Top of Working data
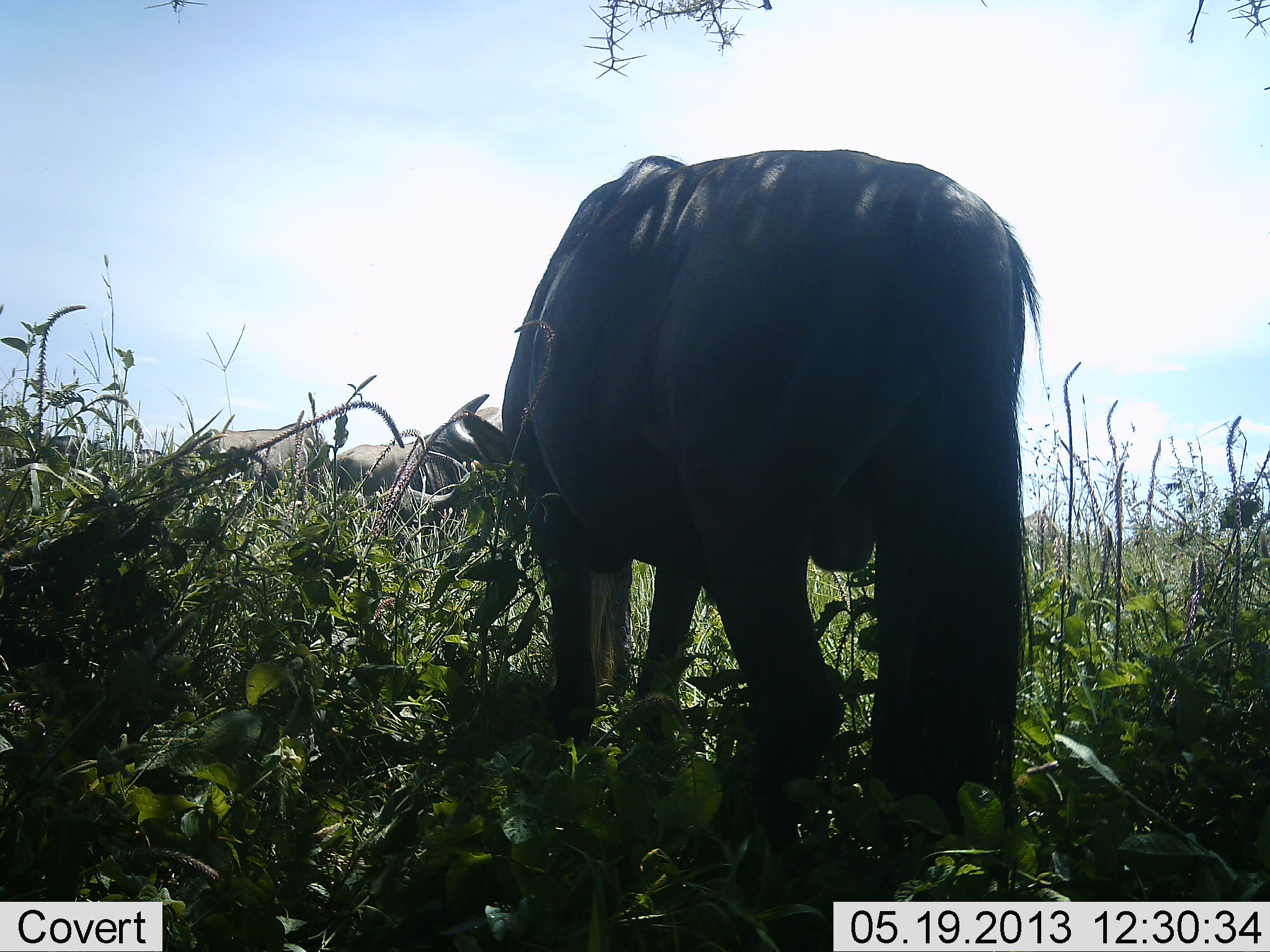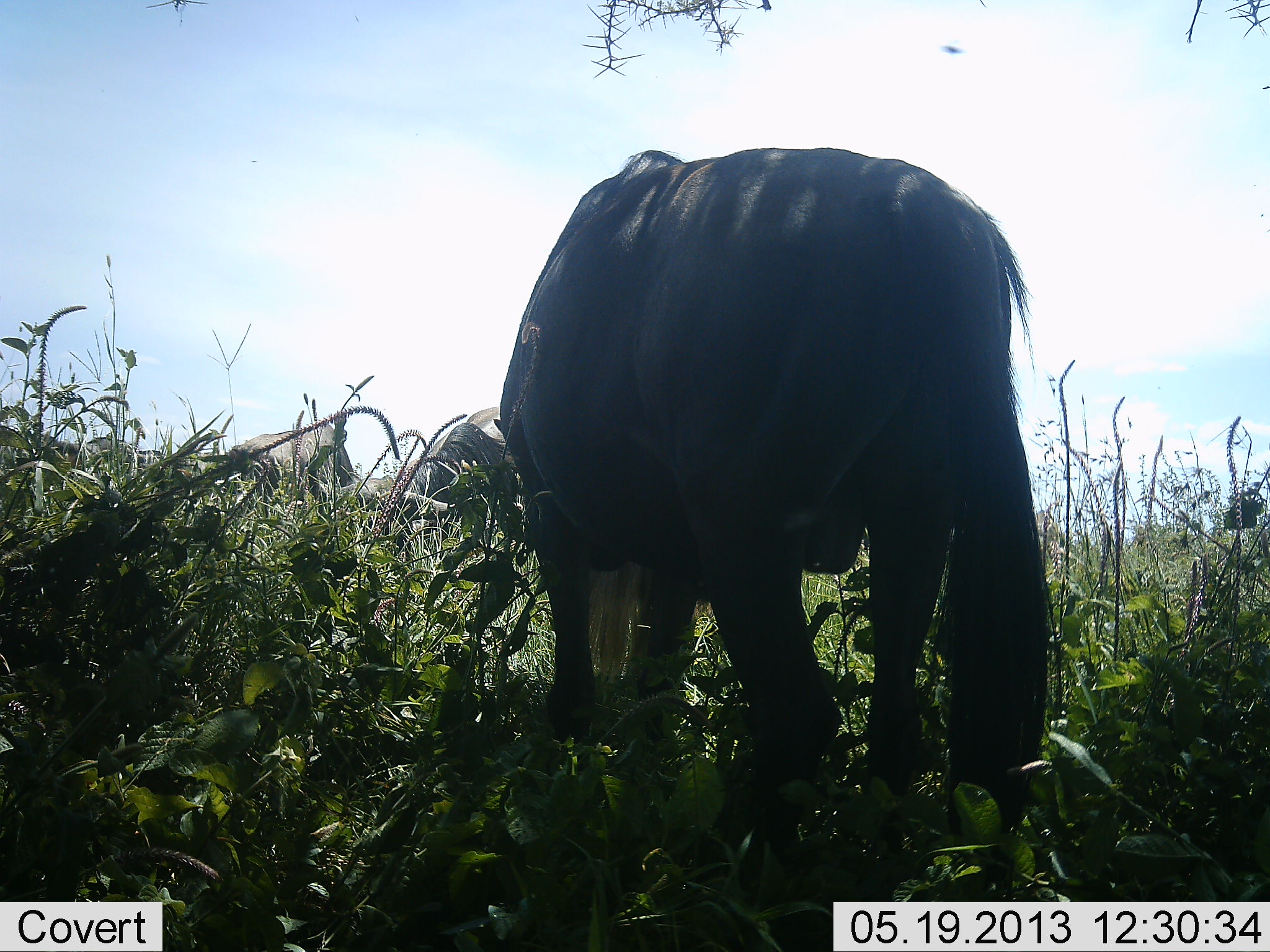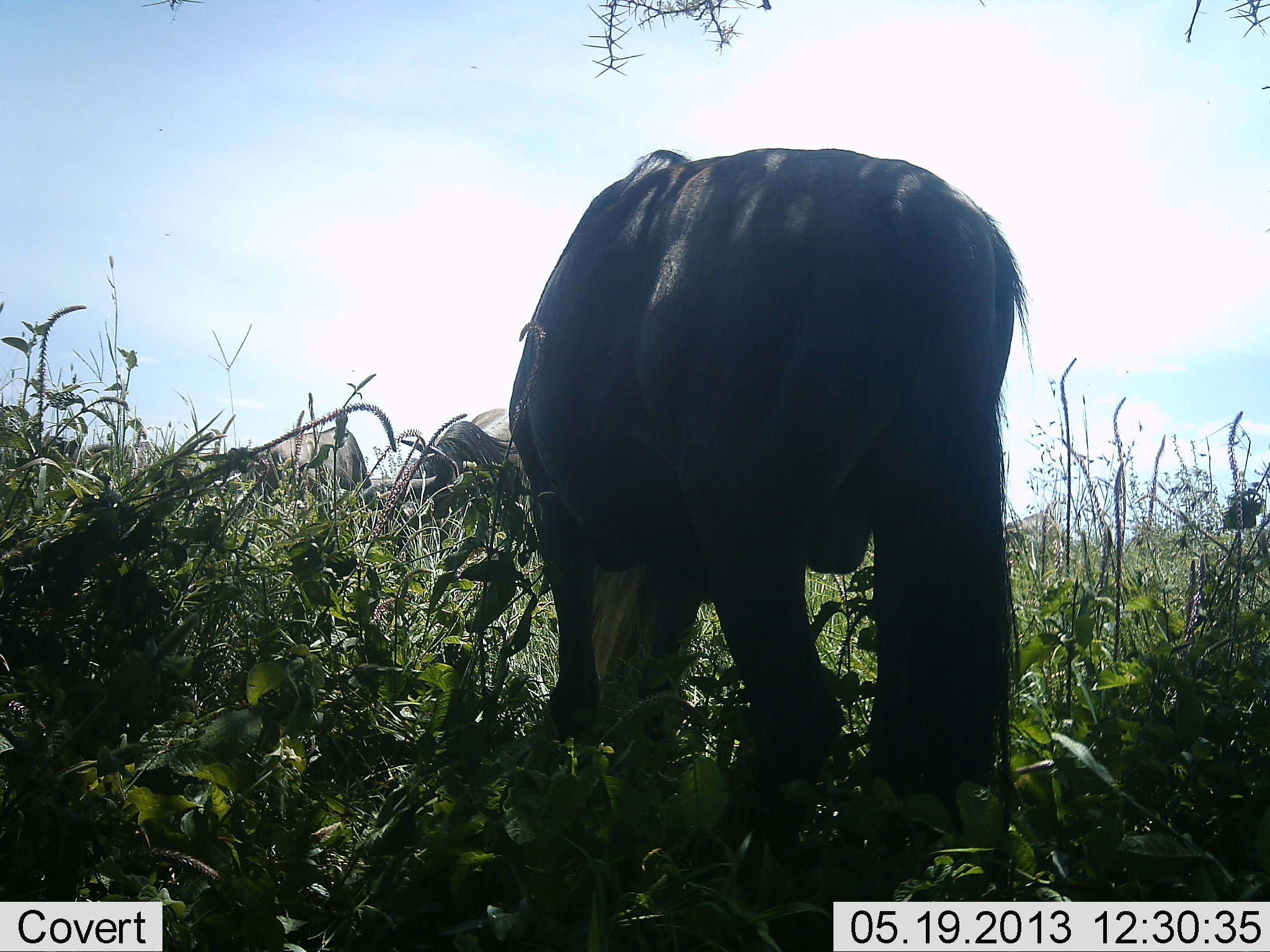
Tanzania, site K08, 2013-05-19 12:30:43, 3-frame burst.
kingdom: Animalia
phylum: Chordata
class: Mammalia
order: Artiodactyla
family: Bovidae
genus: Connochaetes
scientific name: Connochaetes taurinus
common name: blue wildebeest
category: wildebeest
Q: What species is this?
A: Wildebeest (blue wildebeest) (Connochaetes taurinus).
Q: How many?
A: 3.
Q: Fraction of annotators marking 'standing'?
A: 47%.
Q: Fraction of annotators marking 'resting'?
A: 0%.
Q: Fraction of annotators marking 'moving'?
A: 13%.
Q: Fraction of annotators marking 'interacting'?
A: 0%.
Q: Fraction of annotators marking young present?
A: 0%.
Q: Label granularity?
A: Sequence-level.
Bottom of Working data
Top of Working data
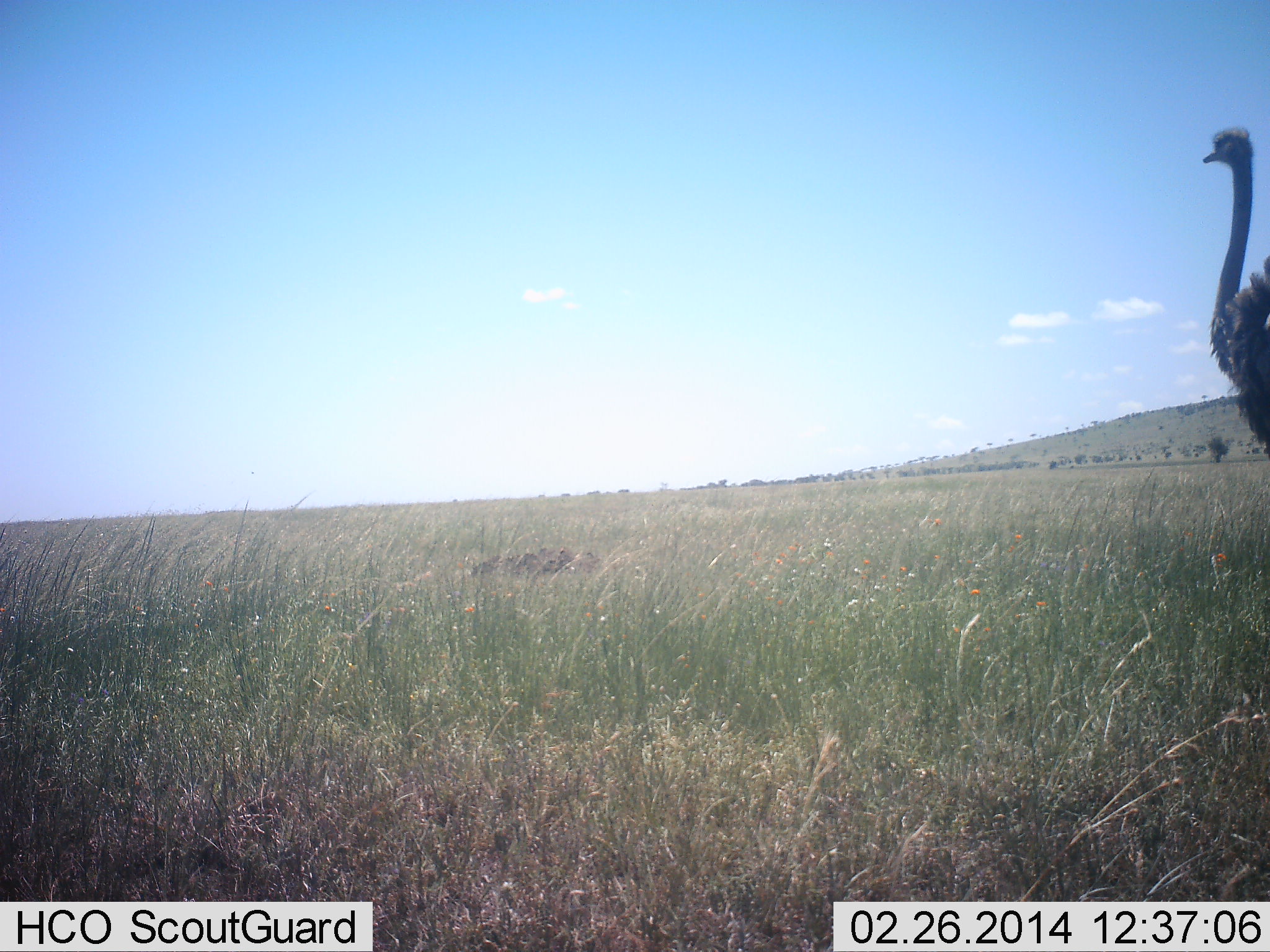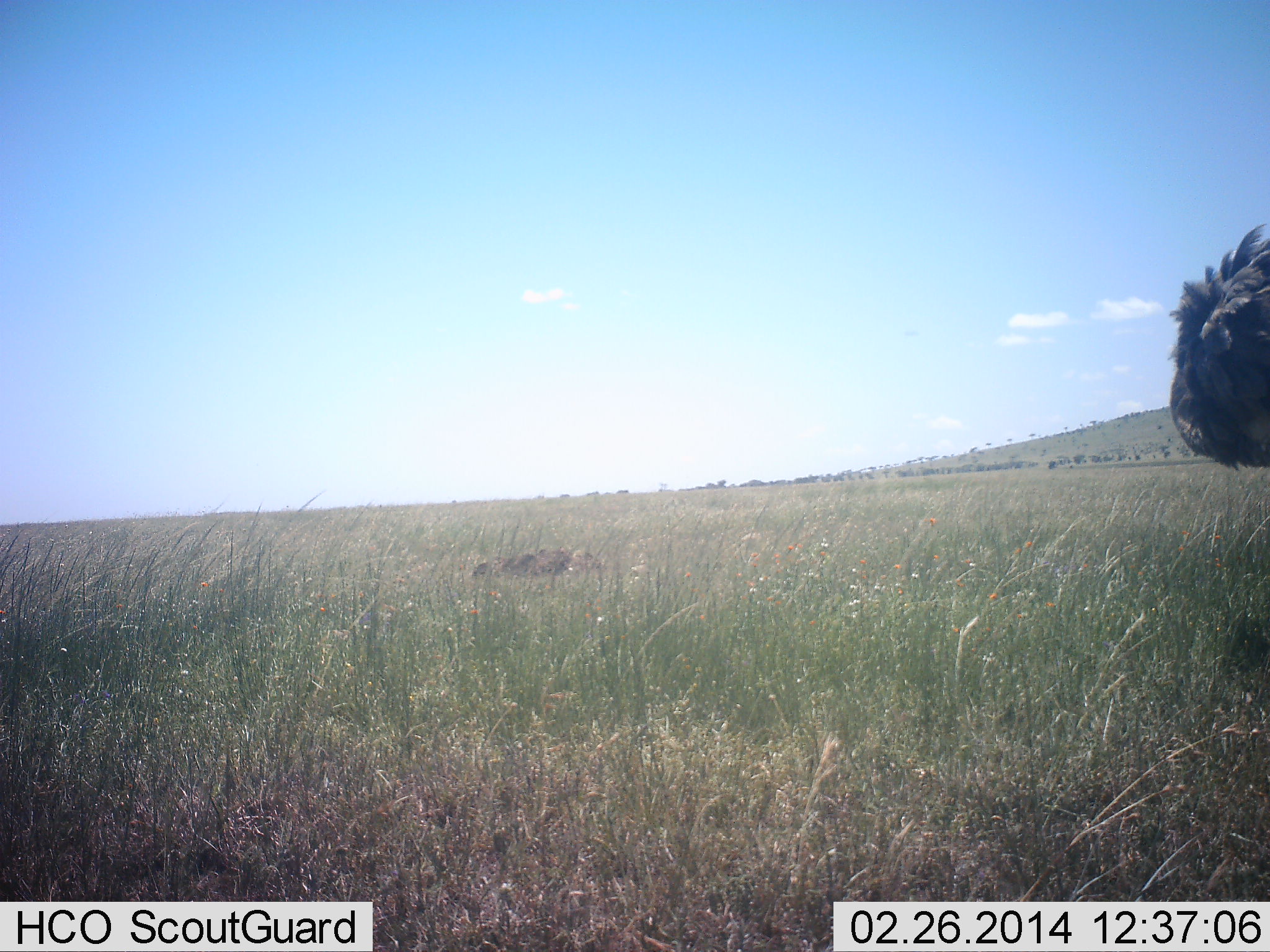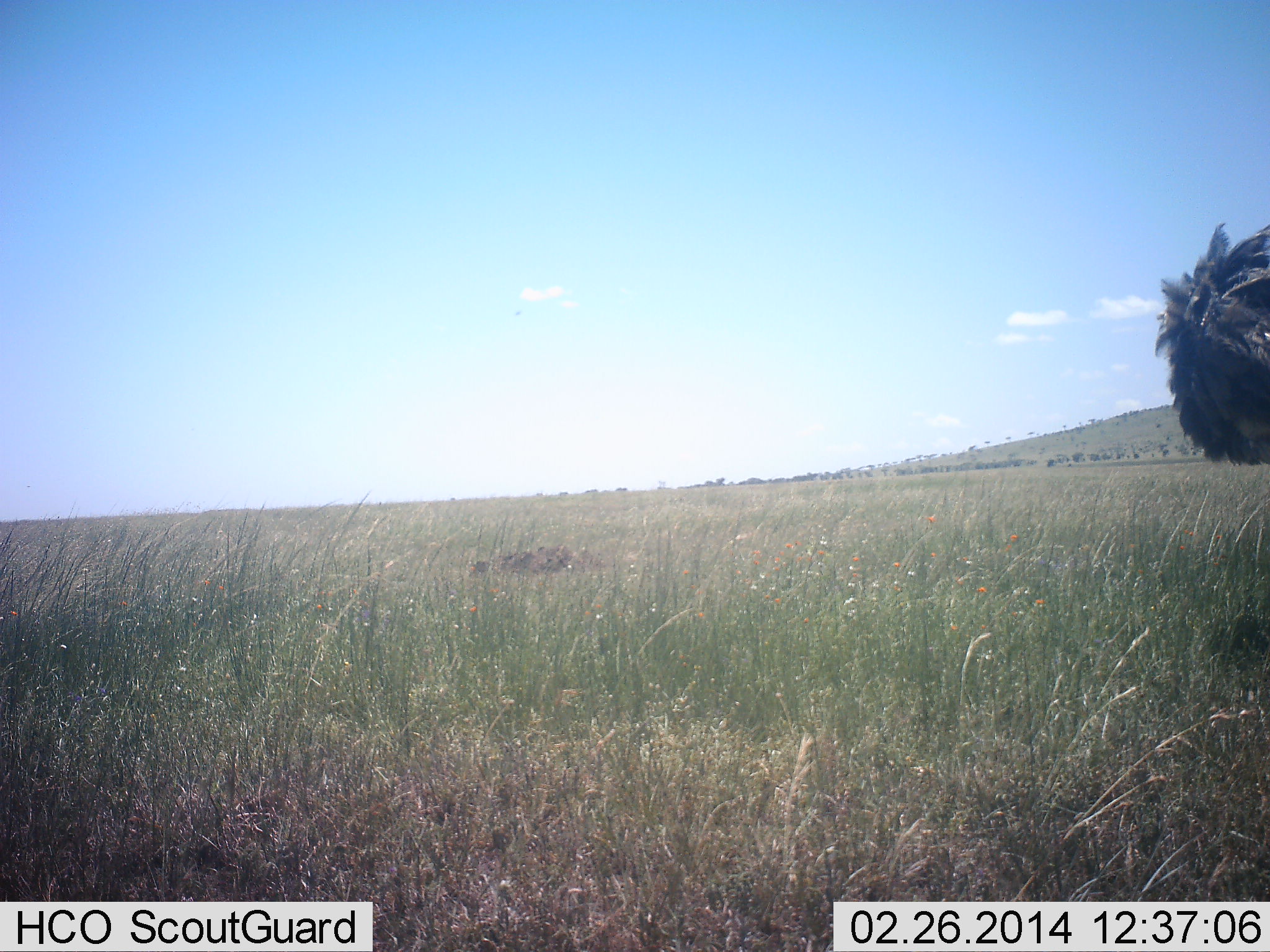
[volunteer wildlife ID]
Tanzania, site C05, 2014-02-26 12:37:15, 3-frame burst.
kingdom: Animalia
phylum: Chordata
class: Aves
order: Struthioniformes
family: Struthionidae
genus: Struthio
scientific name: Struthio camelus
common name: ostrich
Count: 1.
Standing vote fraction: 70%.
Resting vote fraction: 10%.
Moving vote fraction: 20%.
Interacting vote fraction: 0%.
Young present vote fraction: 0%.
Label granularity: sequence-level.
Bottom of Working data
Top of Working data
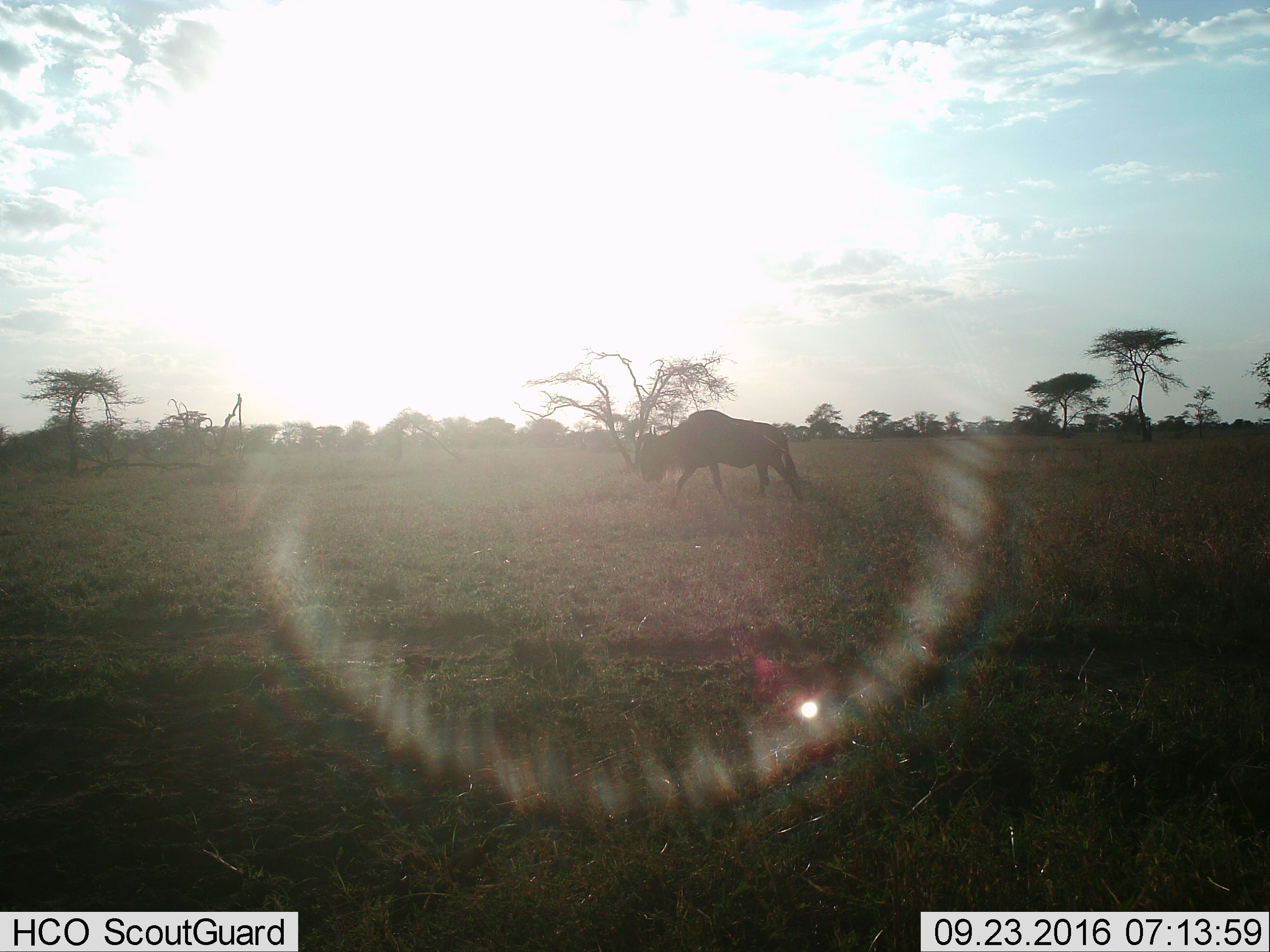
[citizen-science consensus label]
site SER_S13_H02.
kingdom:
Bottom of Working data
What to produce
Tally every line in the listing above that contains "name", then state only the total.

Output below
4